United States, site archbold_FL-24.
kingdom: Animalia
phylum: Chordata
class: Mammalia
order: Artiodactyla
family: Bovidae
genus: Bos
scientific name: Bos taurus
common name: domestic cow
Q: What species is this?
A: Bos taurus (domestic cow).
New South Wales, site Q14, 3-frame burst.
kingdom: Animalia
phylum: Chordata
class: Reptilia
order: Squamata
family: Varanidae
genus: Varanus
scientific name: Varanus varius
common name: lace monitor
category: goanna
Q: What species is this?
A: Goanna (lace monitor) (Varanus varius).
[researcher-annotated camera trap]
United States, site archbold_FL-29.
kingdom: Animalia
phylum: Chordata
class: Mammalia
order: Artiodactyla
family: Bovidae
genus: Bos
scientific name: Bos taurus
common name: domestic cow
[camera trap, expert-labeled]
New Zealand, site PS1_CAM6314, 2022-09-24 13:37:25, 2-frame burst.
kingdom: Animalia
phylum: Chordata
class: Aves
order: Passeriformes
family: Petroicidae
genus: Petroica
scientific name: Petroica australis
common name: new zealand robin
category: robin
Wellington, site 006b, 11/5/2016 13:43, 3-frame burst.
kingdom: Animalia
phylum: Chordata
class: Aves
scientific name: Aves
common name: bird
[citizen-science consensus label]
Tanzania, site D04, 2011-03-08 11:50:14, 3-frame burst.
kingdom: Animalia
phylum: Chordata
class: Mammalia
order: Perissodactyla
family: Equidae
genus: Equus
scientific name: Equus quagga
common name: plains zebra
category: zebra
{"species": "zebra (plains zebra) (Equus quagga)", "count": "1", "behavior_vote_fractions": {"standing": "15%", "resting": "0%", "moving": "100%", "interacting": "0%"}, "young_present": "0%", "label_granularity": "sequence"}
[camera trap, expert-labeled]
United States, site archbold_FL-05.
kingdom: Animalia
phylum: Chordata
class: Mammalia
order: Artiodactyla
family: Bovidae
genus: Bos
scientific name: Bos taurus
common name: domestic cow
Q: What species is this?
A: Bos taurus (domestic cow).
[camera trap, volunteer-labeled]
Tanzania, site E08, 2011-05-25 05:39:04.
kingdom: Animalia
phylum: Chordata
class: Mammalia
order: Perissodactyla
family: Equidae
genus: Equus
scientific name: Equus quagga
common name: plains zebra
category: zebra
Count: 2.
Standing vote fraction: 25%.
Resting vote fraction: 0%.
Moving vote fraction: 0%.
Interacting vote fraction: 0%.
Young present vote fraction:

## ACTION ITEM
Would you write out all of the data again, unchanged?

## EXERCISE ANSWER
United States, site archbold_FL-24.
kingdom: Animalia
phylum: Chordata
class: Mammalia
order: Artiodactyla
family: Bovidae
genus: Bos
scientific name: Bos taurus
common name: domestic cow
Q: What species is this?
A: Bos taurus (domestic cow).
New South Wales, site Q14, 3-frame burst.
kingdom: Animalia
phylum: Chordata
class: Reptilia
order: Squamata
family: Varanidae
genus: Varanus
scientific name: Varanus varius
common name: lace monitor
category: goanna
Q: What species is this?
A: Goanna (lace monitor) (Varanus varius).
[researcher-annotated camera trap]
United States, site archbold_FL-29.
kingdom: Animalia
phylum: Chordata
class: Mammalia
order: Artiodactyla
family: Bovidae
genus: Bos
scientific name: Bos taurus
common name: domestic cow
[camera trap, expert-labeled]
New Zealand, site PS1_CAM6314, 2022-09-24 13:37:25, 2-frame burst.
kingdom: Animalia
phylum: Chordata
class: Aves
order: Passeriformes
family: Petroicidae
genus: Petroica
scientific name: Petroica australis
common name: new zealand robin
category: robin
Wellington, site 006b, 11/5/2016 13:43, 3-frame burst.
kingdom: Animalia
phylum: Chordata
class: Aves
scientific name: Aves
common name: bird
[citizen-science consensus label]
Tanzania, site D04, 2011-03-08 11:50:14, 3-frame burst.
kingdom: Animalia
phylum: Chordata
class: Mammalia
order: Perissodactyla
family: Equidae
genus: Equus
scientific name: Equus quagga
common name: plains zebra
category: zebra
{"species": "zebra (plains zebra) (Equus quagga)", "count": "1", "behavior_vote_fractions": {"standing": "15%", "resting": "0%", "moving": "100%", "interacting": "0%"}, "young_present": "0%", "label_granularity": "sequence"}
[camera trap, expert-labeled]
United States, site archbold_FL-05.
kingdom: Animalia
phylum: Chordata
class: Mammalia
order: Artiodactyla
family: Bovidae
genus: Bos
scientific name: Bos taurus
common name: domestic cow
Q: What species is this?
A: Bos taurus (domestic cow).
[camera trap, volunteer-labeled]
Tanzania, site E08, 2011-05-25 05:39:04.
kingdom: Animalia
phylum: Chordata
class: Mammalia
order: Perissodactyla
family: Equidae
genus: Equus
scientific name: Equus quagga
common name: plains zebra
category: zebra
Count: 2.
Standing vote fraction: 25%.
Resting vote fraction: 0%.
Moving vote fraction: 0%.
Interacting vote fraction: 0%.
Young present vote fraction:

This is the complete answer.